Many in the demonstration wore stickers reading "Gaza is ours for eternity".
In the wake of the Hamas attack on October 7, 2023, and Israel's devastating military retaliation, far-right politicians and settler groups have increasingly called for the creation of Israeli settlements inside Gaza.
Israel occupied the Gaza Strip in 1967 and maintained troops and settlements there until 2005.
It later withdrew but imposed a crippling blockade and, since the start of the current war, a near-total siege on the territory.
The possible return of Jewish settlers into Gaza where 2.4 million Palestinians live amid the destruction wrought by the war has been publicly rejected by Prime Minister Benjamin Netanyahu.
But more hardline members of his coalition government openly discuss a potential settlement scheme in Gaza.
Far-right parties in Israel's governing coalition have pressed for an acceleration of settlement expansion since taking power in late 2022.
Palestinians have long argued that settlements represent the biggest threat to a two-state solution envisaging Israeli and Palestinian states existing side by side.

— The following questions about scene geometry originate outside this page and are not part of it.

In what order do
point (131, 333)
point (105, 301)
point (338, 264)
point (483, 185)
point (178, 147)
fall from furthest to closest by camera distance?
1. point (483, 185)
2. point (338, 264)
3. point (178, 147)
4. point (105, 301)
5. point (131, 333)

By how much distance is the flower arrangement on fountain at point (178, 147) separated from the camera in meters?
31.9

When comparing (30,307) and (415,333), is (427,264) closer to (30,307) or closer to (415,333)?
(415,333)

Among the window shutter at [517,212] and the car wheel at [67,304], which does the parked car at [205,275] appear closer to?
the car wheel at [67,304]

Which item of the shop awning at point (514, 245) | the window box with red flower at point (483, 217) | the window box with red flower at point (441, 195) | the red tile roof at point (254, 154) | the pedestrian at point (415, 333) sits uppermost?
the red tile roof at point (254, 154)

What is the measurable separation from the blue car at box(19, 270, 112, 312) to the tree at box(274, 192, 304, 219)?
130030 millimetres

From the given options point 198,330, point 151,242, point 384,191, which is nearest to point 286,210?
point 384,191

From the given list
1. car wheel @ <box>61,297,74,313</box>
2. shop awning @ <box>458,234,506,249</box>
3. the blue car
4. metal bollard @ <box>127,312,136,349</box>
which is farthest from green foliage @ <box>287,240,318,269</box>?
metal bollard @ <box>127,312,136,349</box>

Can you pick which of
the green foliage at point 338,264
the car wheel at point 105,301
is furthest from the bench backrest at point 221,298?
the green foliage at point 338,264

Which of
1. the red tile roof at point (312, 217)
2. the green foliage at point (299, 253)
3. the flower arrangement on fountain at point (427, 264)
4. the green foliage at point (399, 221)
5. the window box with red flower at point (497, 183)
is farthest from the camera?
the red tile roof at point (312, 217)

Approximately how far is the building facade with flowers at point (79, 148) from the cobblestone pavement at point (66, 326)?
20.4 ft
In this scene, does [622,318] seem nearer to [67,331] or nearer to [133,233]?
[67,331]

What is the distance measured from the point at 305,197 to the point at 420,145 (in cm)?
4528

The war in Gaza was triggered by Hamas's attack on southern Israel that resulted in the deaths of 1,206 people on the Israeli side, mostly civilians, according to an AFP tally based on official Israeli figures and including hostages who died or were killed in captivity.
At least 42,603 Palestinians have been killed in the Israeli military assault on the Gaza Strip, the majority civilians, according to data from the Hamas-run territory's health ministry. The UN acknowledges these figures to be reliable.